Harness Engineering: From Code Scaffolding to World-Model Stewardship
Akira SATO
PAPER · v1.0 · 2026-05-20 · human
Abstract
The term harness in AI and software engineering has, in the span of fifty years, traveled an extraordinary arc — from "a collection of stubs and drivers configured to assist with the testing of an application or component" (Wikipedia, 2005) to a frontier proposition of AI control theory: that harness engineering defines, manages, and adjusts the world model the AI internally references.

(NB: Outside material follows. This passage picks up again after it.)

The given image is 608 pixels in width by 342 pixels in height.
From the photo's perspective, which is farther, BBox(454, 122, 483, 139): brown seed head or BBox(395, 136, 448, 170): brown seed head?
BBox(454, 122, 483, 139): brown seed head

This paper surveys two decades of practice (2002–2026, with historical references back to the 1970s) across three lineages — software testing harness, robotics / embodied harness, and large-language-model agent harness — and argues that they converged in 2024–2026 into a single engineering discipline whose object is everything around the AI: tool mediation, context provisioning, policy enforcement, memory substrates, and most recently the AI's own model of the world. We organize the surveyed material along (i) a five-layer Jobs-to-be-Done taxonomy, (ii) a six-axis operational taxonomy, and (iii) a six-tension research agenda. We propose that the central methodological event of 2026 is the Stewardship Pivot — the shift from harness-as-controller-of-actions to harness-as-steward-of-internal-reality — and argue that this pivot reframes what AI engineering is in a way the field has not yet fully named. The survey draws on 489 unique sources across eight thematic clusters (60+ in each of software harness, robotics harness, and LLM agent harness; 50+ in world model concept, context engineering, multi-actor harness, formal verification, and harness ethics).